Dzielnicowy iławskiej komendy w trakcie służby obchodowej poszedł do jednej z iławskich rodzin w związku z sprawowanym nadzorem w ramach procedury „Niebieskiej Karty”. Na miejscu funkcjonariusz zastał kobietę oraz jej syna. Policjant był zdziwiony obecnością mężczyzny, ponieważ w czerwcu br. został on zatrzymany i osadzony w areszcie za znęcanie się właśnie nad swoją matką. Wówczas 26–latek groził kobiecie nożem. Tylko dzięki obecnemu na miejscu zięciowi kobiety, nie doszło do tragedii.
W trakcie dalszych czynności policjanci ustalili, że młody mężczyzna od kilku lat znajdując się pod działaniem alkoholu o różnych porach dnia i nocy wszczynał awantury domowe podczas których krzyczał, wyzywał, popychał swoją mamę. Szarpał ją również za ubranie oraz niszczył mienie domowe. W tym konkretnym przypadku kobieta zdecydowała się złożyć zawiadomienie o przestępstwie znęcania.
Policjanci przeprowadzili niezbędne czynności, a na podstawie zgromadzonych materiałów sąd zastosował wobec sprawcy przemocy domowej tymczasowy areszt. Mężczyzna trzy miesiące spędził w więzieniu. Dodatkowo sąd orzekł karę pozbawienia wolności na 6 miesięcy, nakaz opuszczenia wspólnie zajmowanego lokalu, oraz zakaz kontaktowania się i zbliżania na odległość nie mniejszą niż 50 m.
Co więc mężczyzna robił w mieszkaniu swojej matki?
Kobieta w rozmowie z policjantem powiedziała, że „nie ma serca wyrzucić syna z mieszkania i pozwolić mu mieszkać pod mostem”. Dodała, że syn dobrze się obecnie zachowuje i nie wszczyna awantur.

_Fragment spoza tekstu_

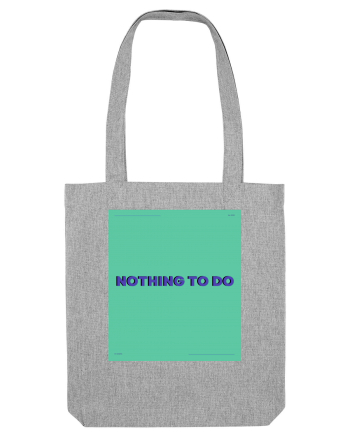 nothing to do4 Heather Grey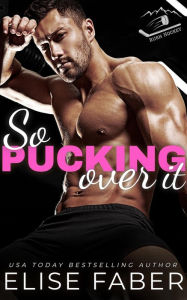 Title: So Pucking Over It: Rush Hockey Trilogy Book 3, Author: Elise Faber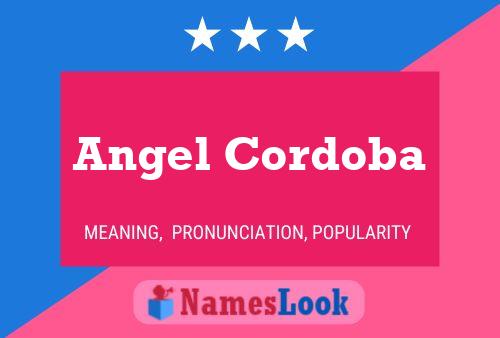 Angel Cordoba Naam Poster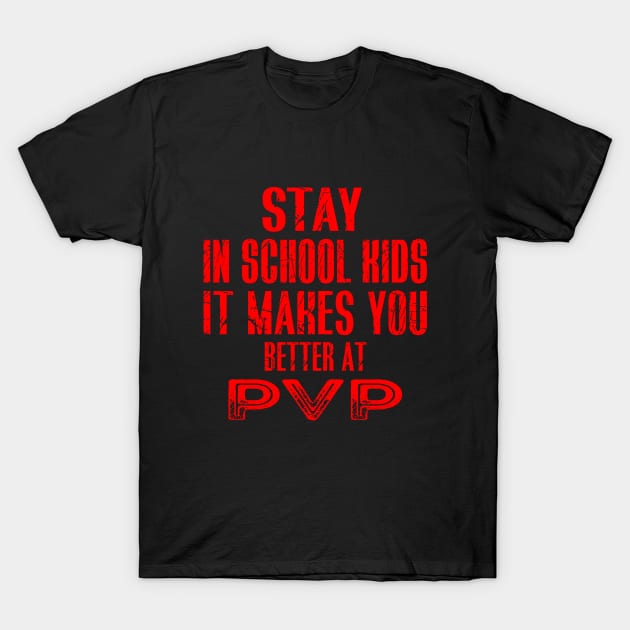 stay in school kids it makes you better at pvp T-Shirt by Teegiftshop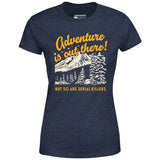 Adventure is Out There - Women's T-Shirt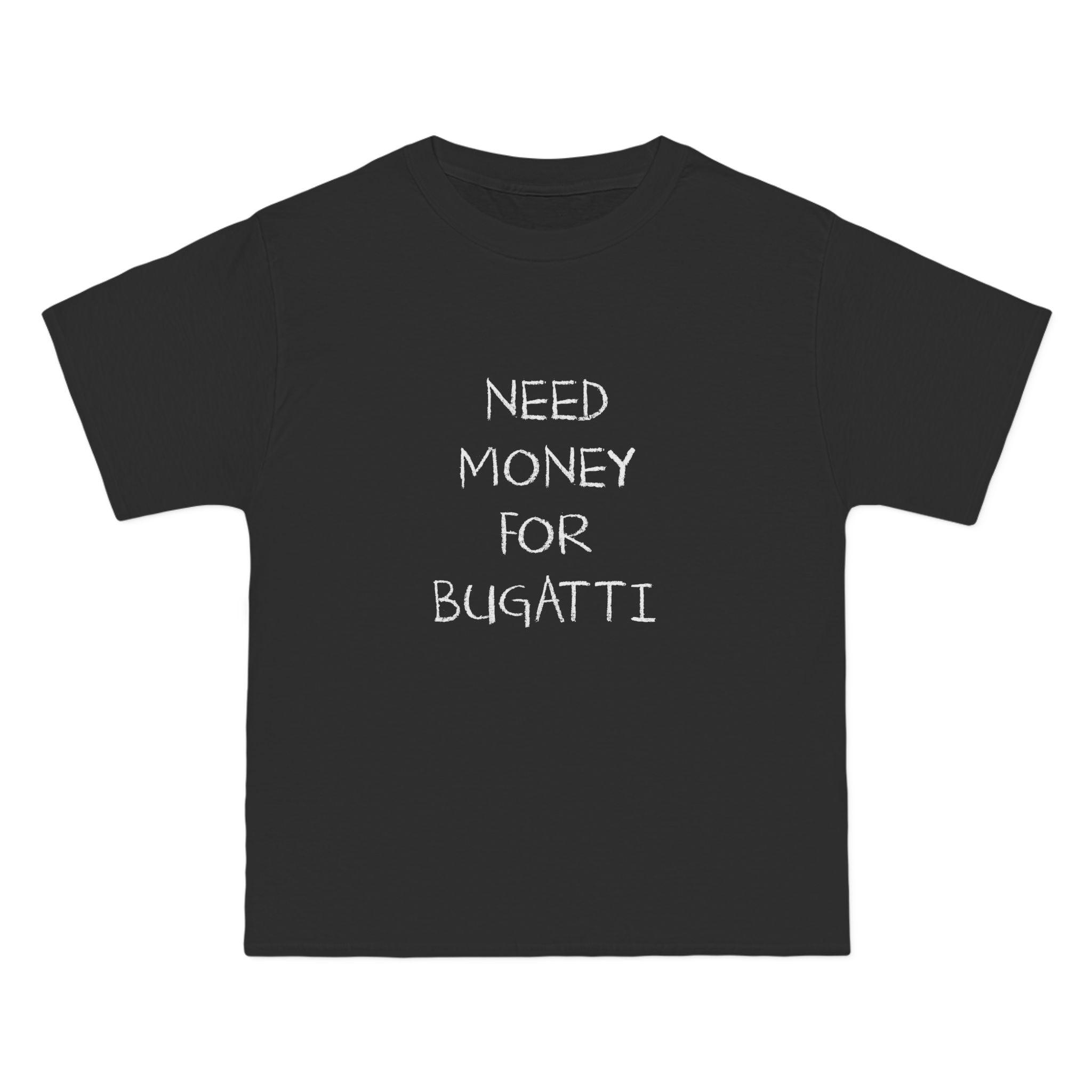 Need Money For Bugatti T-Shirt - Dumb But Trendy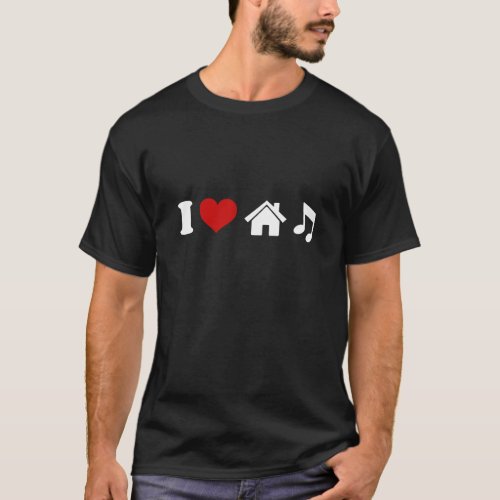 I Love House Music T_Shirt  Ibiza Dance DJ Gift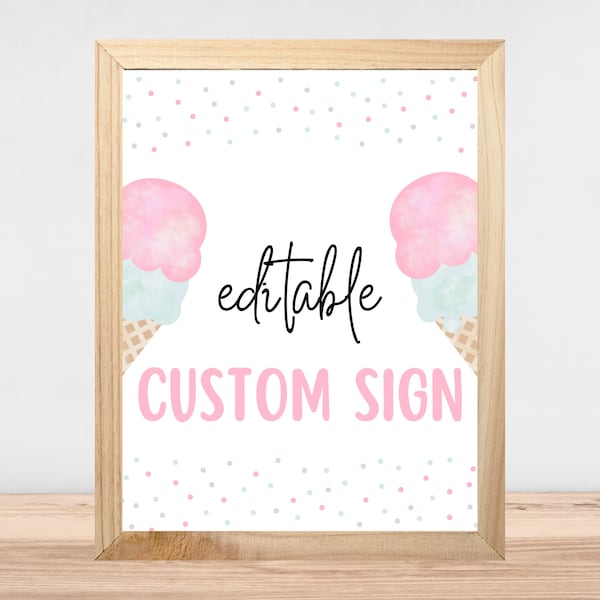 Editable Ice Cream Birthday Party Sign Fully Editable Ice Cream Custom Sign l Kid's Birthday, Baby Shower Sign Instant Download 549ES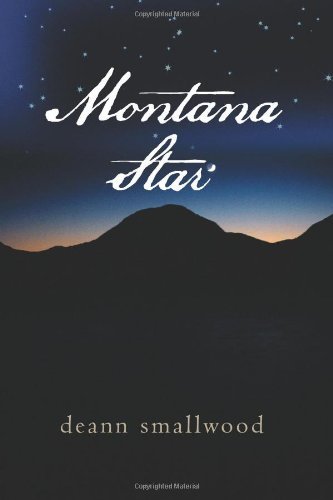 Montana Star by DeAnn Smallwood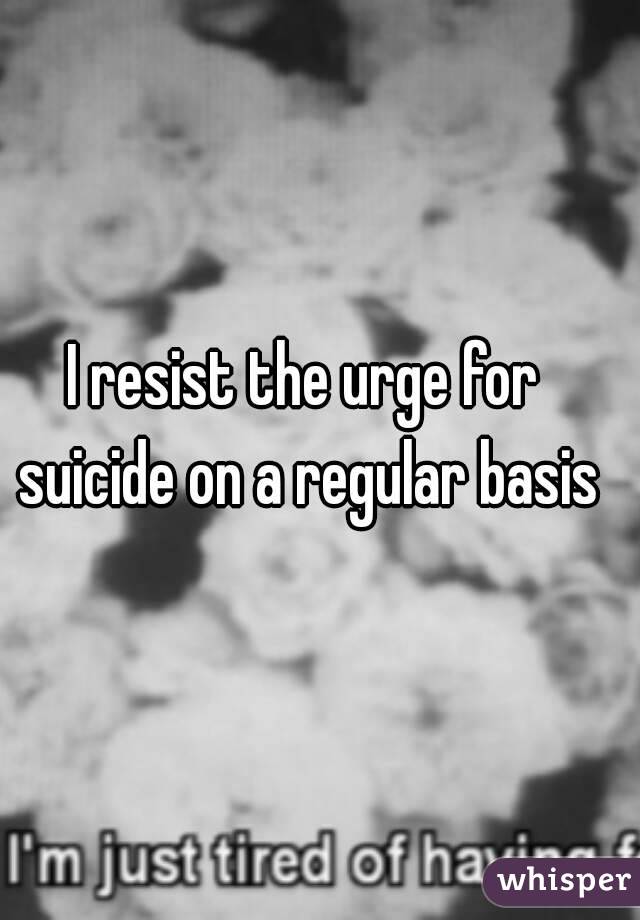 I resist the urge for suicide on a regular basis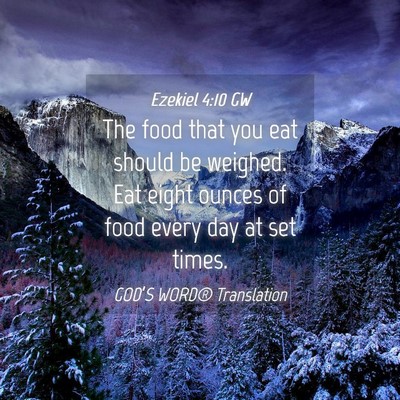 Picture 04 - Ezekiel 4:10 GW - The food that you eat should be weighed. Eat - Bible Verse Picture
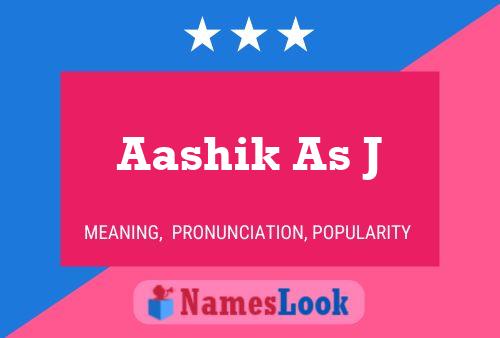 Aashik As J Name Poster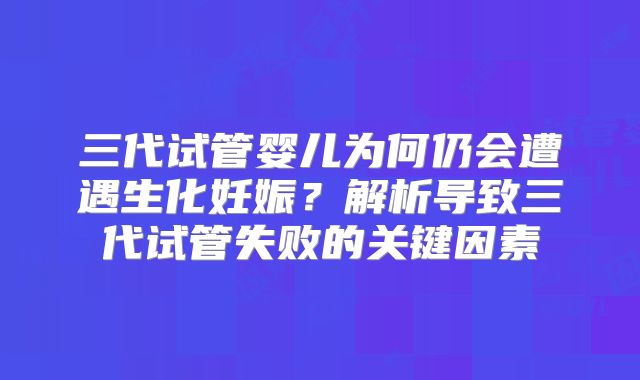 三代试管婴儿为何仍会遭遇生化妊娠?解析导致三代试管失败的关键因素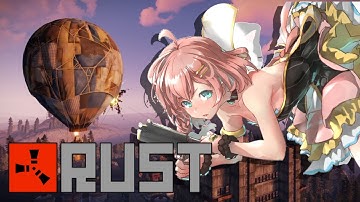 【Rust】ぺぺぺッ #アモアス勢Rust 8/8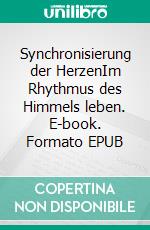 Synchronisierung der HerzenIm Rhythmus des Himmels leben. E-book. Formato EPUB ebook di Günter Öhrlich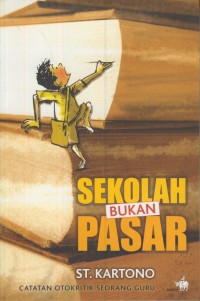 Sekolah bukan pasar : catatan otokritik seorang guru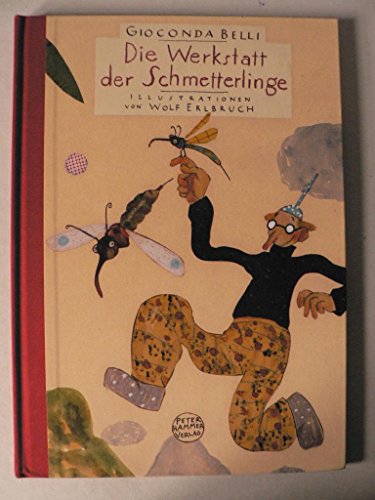 Die Werkstatt der Schmetterlinge. Sonderausgabe -Language: german - Belli, Gioconda; Erlbruch, Wolf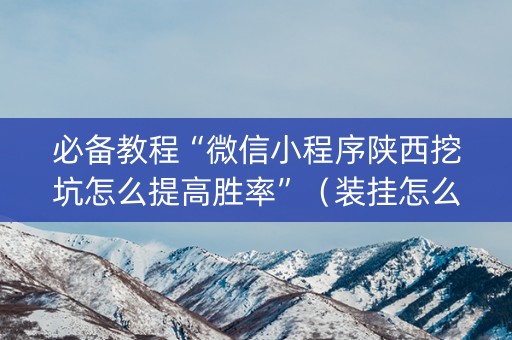 必备教程“微信小程序陕西挖坑怎么提高胜率”（装挂怎么安装)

Dobroduszność kobiety nie powstrzyma jednak tego, że o sytuacji zostanie powiadomiony sąd, ponieważ 26–latek pozostając w mieszkaniu nie stosuje się do wyroku sądu.
Pamiętajmy!
Według opinii psychologów przemoc w rodzinie ma określone fazy i z uwagi na związek emocjonalny ze sprawcą bardzo trudno z niej wyjść. Na początku konfliktu jest narastające napięcie, następnie następuje wybuch gwałtownej agresji ze strony sprawcy. Ofiara wtedy najczęściej czuje się winna, szuka przyczyny w sobie. Kiedy agresja narasta a ofiara stara się powiadomić właściwe organy i wtedy następuje tzw. miodowy miesiąc.
Sprawca zmienia się nie do poznania: staje się czuły, opiekuńczy, wrażliwy. Przeprasza, prosi o wybaczenie, żałuje. Jednak pamiętajmy, że faza "miodowego miesiąca" przemija i wkrótce rozpoczyna się faza narastania napięcia. Wszystko zaczyna się od nowa. Przemoc w następnym cyklu zazwyczaj jest bardziej gwałtowna i dłuższa. Doświadczenia miodowej fazy zazwyczaj osłabia gotowość do działania przez ofiarę i utrwala u sprawcy poczucie bezkarności. Daje mu to nadzieję, że następnym razem znowu sobie jakoś poradzi i uzyska przebaczenie. Tylko należy pamiętać, że kolejne fazy miodowe są już krótsze i mniej miodowe.